- [TASK DETAILS]: At the line containing "class: Mammalia", begin setting down the entries exactly, and stop only after the last line.

Stored data entries:
┄┄┄┄┄┄┄┄┄┄
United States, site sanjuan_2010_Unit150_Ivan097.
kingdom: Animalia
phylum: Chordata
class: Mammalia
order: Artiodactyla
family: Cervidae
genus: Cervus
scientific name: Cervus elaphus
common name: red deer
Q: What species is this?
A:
┄┄┄┄┄┄┄┄┄┄
- [SOLUTION FOR THIS TASK]:
class: Mammalia
order: Artiodactyla
family: Cervidae
genus: Cervus
scientific name: Cervus elaphus
common name: red deer
Q: What species is this?
A:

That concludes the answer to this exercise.